Segment Open
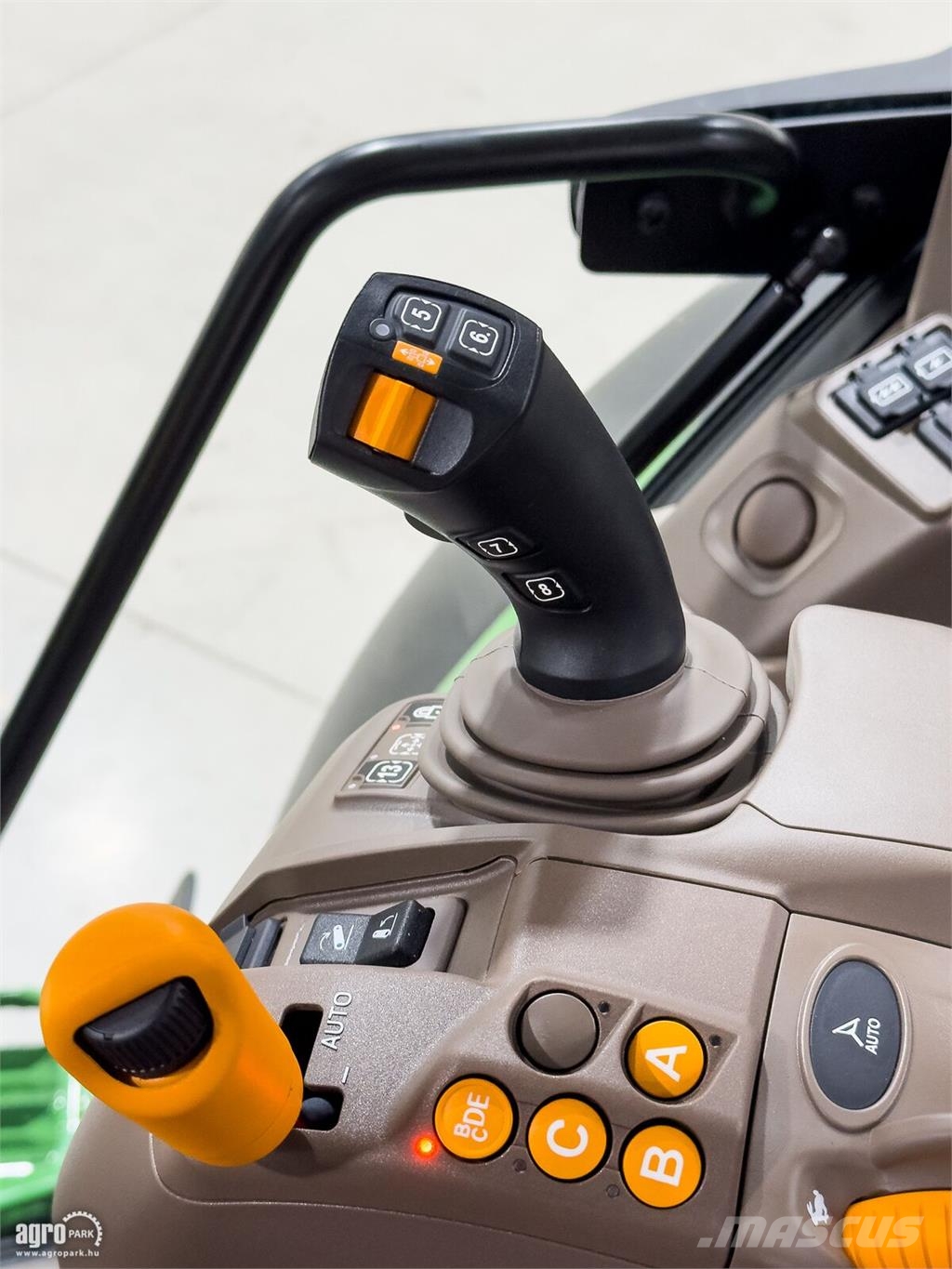 John Deere 6M 165 CommandQuad Plus Eco 20/20 40 km/h, rugózot Tractoren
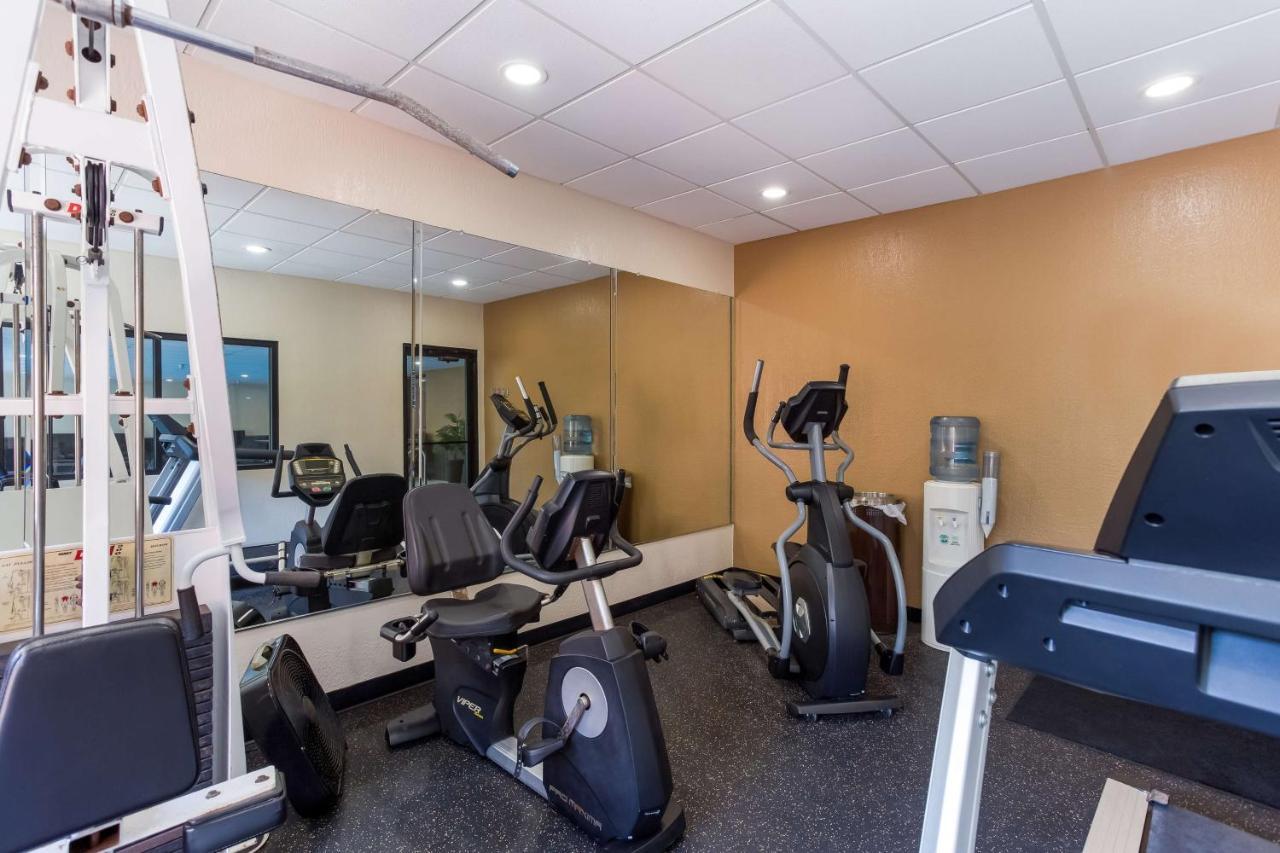 Best Western Logan Inn Chapmanville Ngoại thất bức ảnh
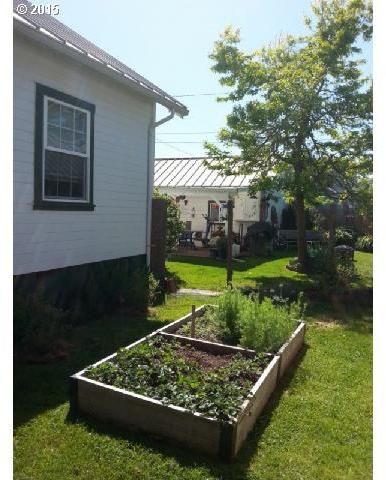 1210 Juniper Avenue Reedsport, OR 97467 - Photo 14 of 16 Gallery Image 14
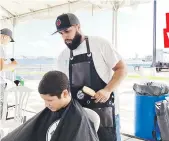  ??  ?? Jean Carlos Cruz es el creador de Comienzo Brillante, una iniciativa que benefició ayer a 300 estudiante­s.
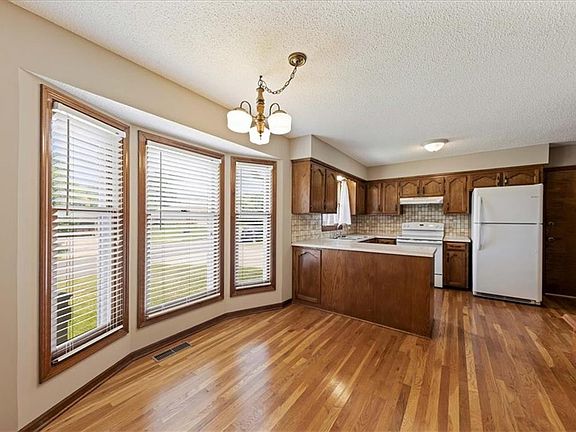 3rd image of 617 W Walnut St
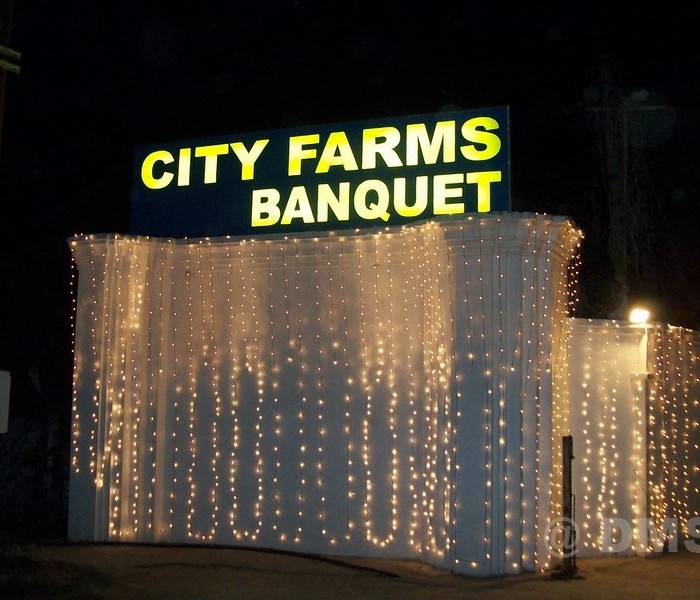 CITY FARMS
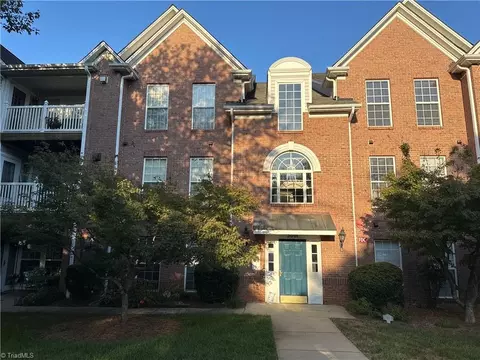 5001 Bass Chapel Rd #3D, Greensboro, NC 27455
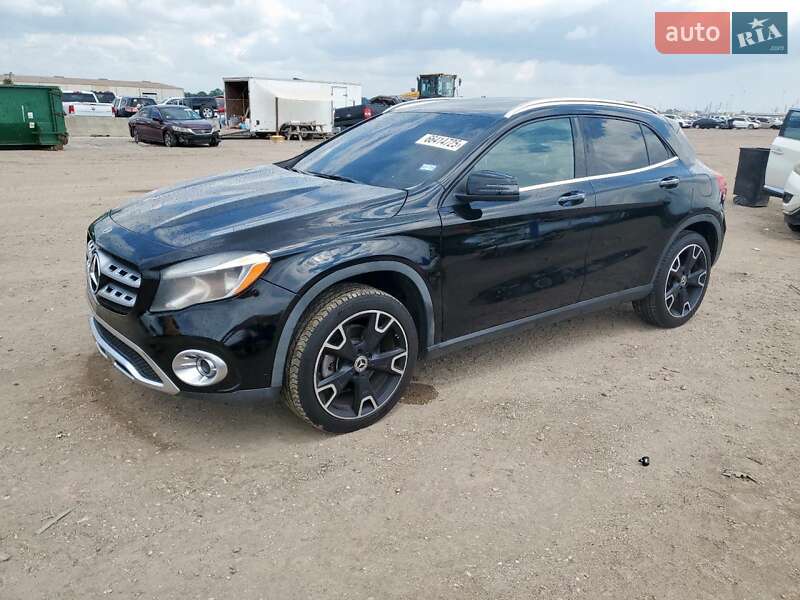 Mercedes-Benz GLA-Class 2019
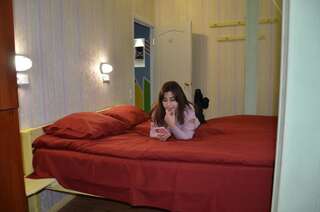 Хостелы Hostel Darnitsa1 Киев Небольшой двухместный номер с 2 отдельными кроватями-4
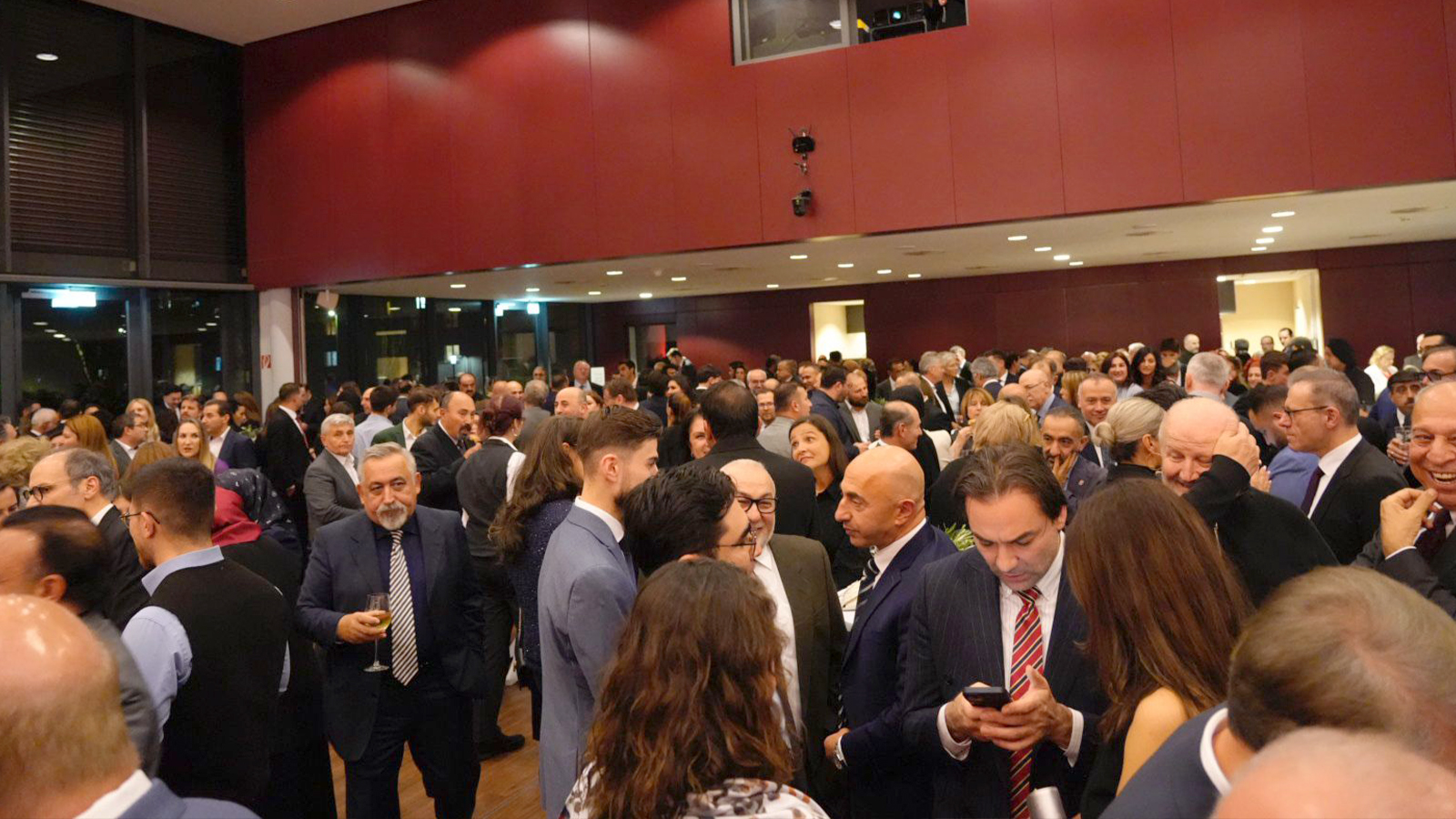 Essen Başkonsolosluğu’ndan Cumhuriyetin 102. yılına görkemli kutlama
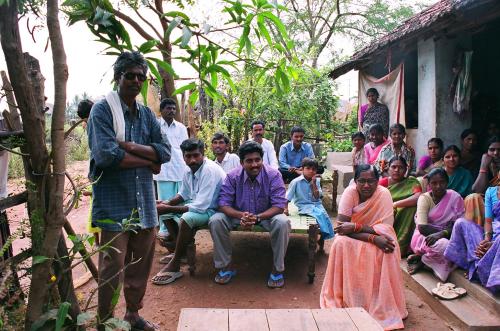 यूपी पंचायत चुनाव : किसी भी गांव में सार्वजनिक सभा के लिए पांच से ज्यादा लोगों के न जुटने का आदेश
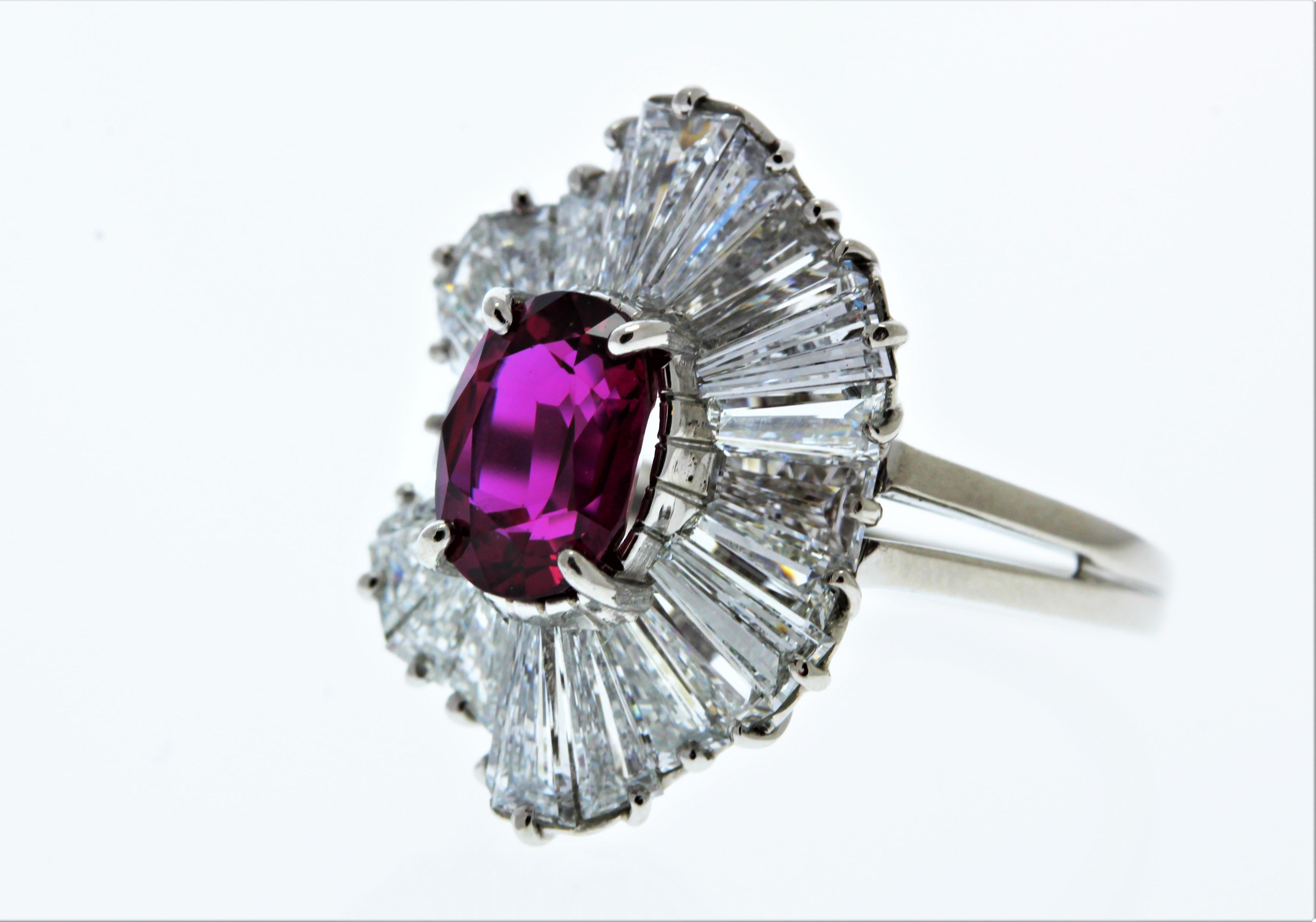 Il s'agit d'un saphir rose vif de 2,00 carats, de qualité gemme, de taille ovale. Sa source de gemme est le Sri Lanka. Sa transparence et son éclat sont excellents. Il est orné d'un halo de diamants taillés mixtes qui totalisent 0,99 carats. Créé en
Segment Closed
The answer must be the listing above, restated word for word, with no images in it.

 John Deere 6M 165 CommandQuad Plus Eco 20/20 40 km/h, rugózot Tractoren
 Best Western Logan Inn Chapmanville Ngoại thất bức ảnh
 1210 Juniper Avenue Reedsport, OR 97467 - Photo 14 of 16 Gallery Image 14
  ??  ?? Jean Carlos Cruz es el creador de Comienzo Brillante, una iniciativa que benefició ayer a 300 estudiante­s.
 3rd image of 617 W Walnut St
 CITY FARMS
 5001 Bass Chapel Rd #3D, Greensboro, NC 27455
 Mercedes-Benz GLA-Class 2019
 Хостелы Hostel Darnitsa1 Киев Небольшой двухместный номер с 2 отдельными кроватями-4
 Essen Başkonsolosluğu’ndan Cumhuriyetin 102. yılına görkemli kutlama
 यूपी पंचायत चुनाव : किसी भी गांव में सार्वजनिक सभा के लिए पांच से ज्यादा लोगों के न जुटने का आदेश
 Il s'agit d'un saphir rose vif de 2,00 carats, de qualité gemme, de taille ovale. Sa source de gemme est le Sri Lanka. Sa transparence et son éclat sont excellents. Il est orné d'un halo de diamants taillés mixtes qui totalisent 0,99 carats. Créé en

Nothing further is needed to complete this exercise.